_Exercise instructions_: Return verbatim the lines from the one containing "From a spatial" through the end of the rows, with both ends included.

(Image-based spatial reasoning data)
+-------+
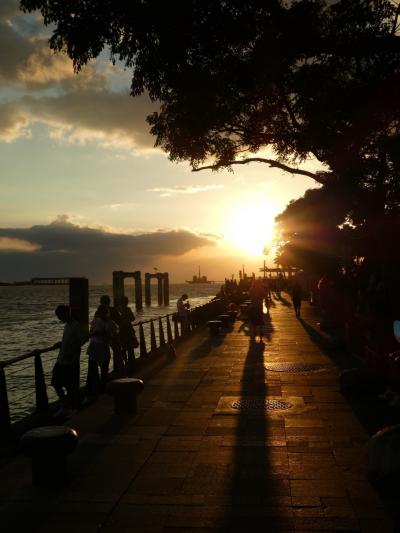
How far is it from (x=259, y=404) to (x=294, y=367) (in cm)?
431

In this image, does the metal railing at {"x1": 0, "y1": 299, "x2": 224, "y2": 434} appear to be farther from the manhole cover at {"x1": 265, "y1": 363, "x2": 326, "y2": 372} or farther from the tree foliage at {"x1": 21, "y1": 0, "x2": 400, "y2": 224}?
the tree foliage at {"x1": 21, "y1": 0, "x2": 400, "y2": 224}

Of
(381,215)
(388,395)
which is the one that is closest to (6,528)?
(388,395)

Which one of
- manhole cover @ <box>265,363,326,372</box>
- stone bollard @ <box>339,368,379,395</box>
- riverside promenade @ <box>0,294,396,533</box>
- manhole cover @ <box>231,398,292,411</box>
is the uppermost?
stone bollard @ <box>339,368,379,395</box>

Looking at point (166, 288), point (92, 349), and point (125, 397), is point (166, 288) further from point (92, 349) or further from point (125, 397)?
point (125, 397)

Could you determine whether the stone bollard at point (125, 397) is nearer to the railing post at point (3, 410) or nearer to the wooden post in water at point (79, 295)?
the railing post at point (3, 410)

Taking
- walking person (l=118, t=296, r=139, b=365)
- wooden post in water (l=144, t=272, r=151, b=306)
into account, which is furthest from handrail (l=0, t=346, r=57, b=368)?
wooden post in water (l=144, t=272, r=151, b=306)

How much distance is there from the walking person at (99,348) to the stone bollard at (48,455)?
4924 millimetres

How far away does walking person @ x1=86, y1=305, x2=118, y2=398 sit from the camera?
10.8 m

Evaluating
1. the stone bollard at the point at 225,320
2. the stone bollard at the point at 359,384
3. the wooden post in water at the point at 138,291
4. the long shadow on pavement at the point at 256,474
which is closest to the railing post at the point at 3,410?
the long shadow on pavement at the point at 256,474

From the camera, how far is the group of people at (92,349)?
31.2ft

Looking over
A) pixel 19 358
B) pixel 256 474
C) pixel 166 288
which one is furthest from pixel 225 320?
pixel 166 288

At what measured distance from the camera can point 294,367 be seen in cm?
1350

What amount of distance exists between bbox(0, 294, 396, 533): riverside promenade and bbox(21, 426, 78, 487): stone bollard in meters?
0.14

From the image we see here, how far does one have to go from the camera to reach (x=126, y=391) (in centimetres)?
873
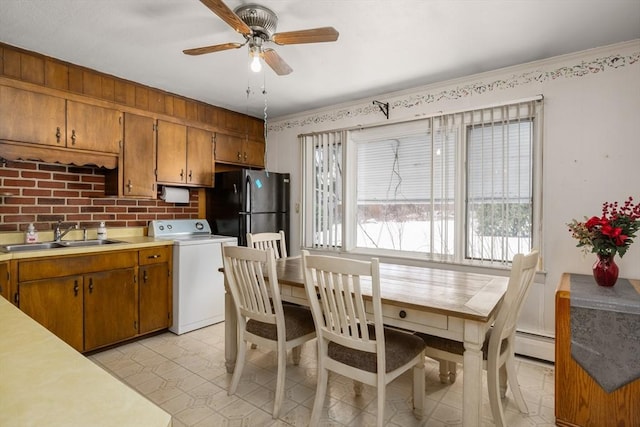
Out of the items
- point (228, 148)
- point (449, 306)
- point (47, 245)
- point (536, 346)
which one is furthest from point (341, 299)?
point (228, 148)

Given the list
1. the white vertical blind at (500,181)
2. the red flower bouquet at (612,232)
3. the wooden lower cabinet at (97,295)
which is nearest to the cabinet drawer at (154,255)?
the wooden lower cabinet at (97,295)

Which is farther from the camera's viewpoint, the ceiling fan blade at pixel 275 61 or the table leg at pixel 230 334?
the table leg at pixel 230 334

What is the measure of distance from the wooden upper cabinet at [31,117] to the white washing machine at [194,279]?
1.21 m

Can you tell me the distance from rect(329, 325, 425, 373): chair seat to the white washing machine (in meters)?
1.60

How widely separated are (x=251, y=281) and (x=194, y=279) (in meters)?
1.47

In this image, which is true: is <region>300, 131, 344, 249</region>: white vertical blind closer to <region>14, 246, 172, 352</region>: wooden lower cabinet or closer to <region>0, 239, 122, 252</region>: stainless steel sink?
<region>14, 246, 172, 352</region>: wooden lower cabinet

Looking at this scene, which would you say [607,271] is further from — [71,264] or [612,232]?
[71,264]

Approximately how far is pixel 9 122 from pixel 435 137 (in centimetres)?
339

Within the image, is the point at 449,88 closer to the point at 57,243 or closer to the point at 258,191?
the point at 258,191

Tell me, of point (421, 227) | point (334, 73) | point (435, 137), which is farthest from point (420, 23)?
point (421, 227)

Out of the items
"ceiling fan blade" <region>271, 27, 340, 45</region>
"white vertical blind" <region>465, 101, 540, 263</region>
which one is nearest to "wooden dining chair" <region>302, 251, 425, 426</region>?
"ceiling fan blade" <region>271, 27, 340, 45</region>

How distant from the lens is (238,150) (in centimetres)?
407

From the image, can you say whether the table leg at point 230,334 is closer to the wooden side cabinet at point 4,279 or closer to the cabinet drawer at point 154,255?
the cabinet drawer at point 154,255

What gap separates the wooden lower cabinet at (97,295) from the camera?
238 cm
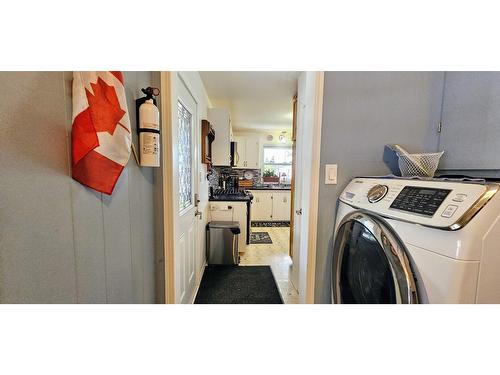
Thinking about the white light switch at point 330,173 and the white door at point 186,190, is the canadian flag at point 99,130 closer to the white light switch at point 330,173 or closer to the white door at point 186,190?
the white door at point 186,190

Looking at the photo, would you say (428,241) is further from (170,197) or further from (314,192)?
(170,197)

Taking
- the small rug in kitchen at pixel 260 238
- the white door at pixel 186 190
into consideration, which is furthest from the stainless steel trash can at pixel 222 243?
the small rug in kitchen at pixel 260 238

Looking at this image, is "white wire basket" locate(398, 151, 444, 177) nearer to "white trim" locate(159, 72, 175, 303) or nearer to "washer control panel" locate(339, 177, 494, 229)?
"washer control panel" locate(339, 177, 494, 229)

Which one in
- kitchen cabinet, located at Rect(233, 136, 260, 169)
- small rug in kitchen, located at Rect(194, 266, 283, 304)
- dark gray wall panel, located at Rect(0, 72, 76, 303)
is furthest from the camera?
kitchen cabinet, located at Rect(233, 136, 260, 169)

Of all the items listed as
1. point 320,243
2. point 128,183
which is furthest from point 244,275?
point 128,183

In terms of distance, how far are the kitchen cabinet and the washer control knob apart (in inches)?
160

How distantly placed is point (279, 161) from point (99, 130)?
5.13m

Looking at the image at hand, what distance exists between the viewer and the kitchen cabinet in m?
4.81

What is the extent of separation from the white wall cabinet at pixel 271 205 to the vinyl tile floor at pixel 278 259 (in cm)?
79

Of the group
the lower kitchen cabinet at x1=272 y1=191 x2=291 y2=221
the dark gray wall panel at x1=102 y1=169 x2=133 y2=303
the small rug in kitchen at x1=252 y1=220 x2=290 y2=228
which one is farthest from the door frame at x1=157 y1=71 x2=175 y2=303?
the lower kitchen cabinet at x1=272 y1=191 x2=291 y2=221

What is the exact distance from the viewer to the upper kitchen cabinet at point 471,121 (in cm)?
79

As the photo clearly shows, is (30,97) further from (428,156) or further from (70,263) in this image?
(428,156)

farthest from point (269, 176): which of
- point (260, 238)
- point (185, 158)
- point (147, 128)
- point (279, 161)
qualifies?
point (147, 128)

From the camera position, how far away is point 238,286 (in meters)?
2.03
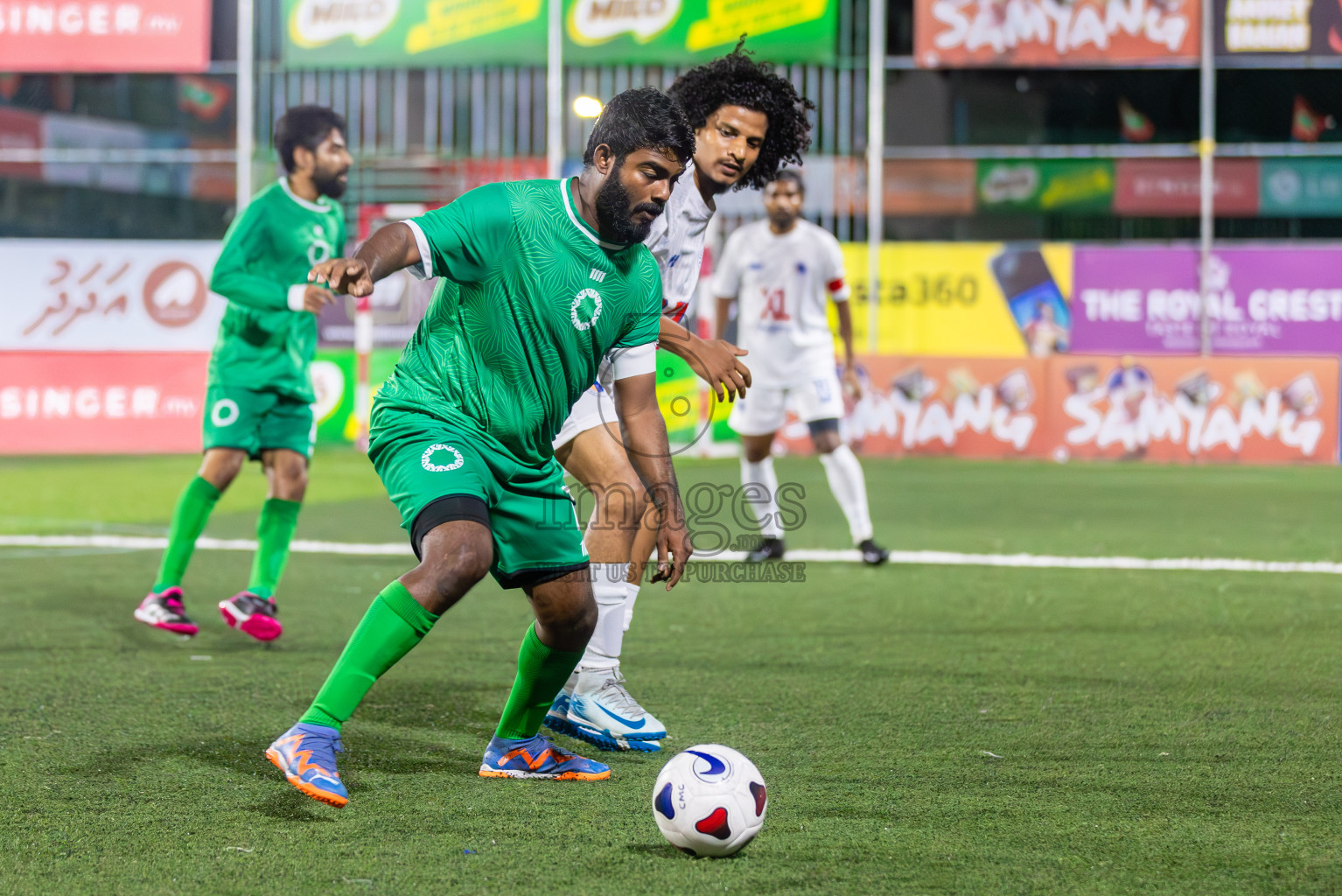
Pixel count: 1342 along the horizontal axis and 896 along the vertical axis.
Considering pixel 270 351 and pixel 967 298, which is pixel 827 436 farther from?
pixel 967 298

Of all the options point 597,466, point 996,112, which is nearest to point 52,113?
point 996,112

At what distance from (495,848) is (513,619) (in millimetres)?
3144

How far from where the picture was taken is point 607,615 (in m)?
4.30

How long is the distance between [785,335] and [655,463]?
16.3 feet

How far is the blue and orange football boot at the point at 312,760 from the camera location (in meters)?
3.12

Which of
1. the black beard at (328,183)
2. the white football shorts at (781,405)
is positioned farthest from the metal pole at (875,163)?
the black beard at (328,183)

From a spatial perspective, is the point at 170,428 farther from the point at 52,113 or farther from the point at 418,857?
the point at 418,857

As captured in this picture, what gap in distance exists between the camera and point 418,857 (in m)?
2.91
+-------+
_Answer to this task_:
From a spatial perspective, is the point at 170,428 farther from the point at 52,113 or farther from the point at 418,857?
the point at 418,857

As captured in this picture, what gap in distance exists between the camera and point 418,857 (in m)?
2.91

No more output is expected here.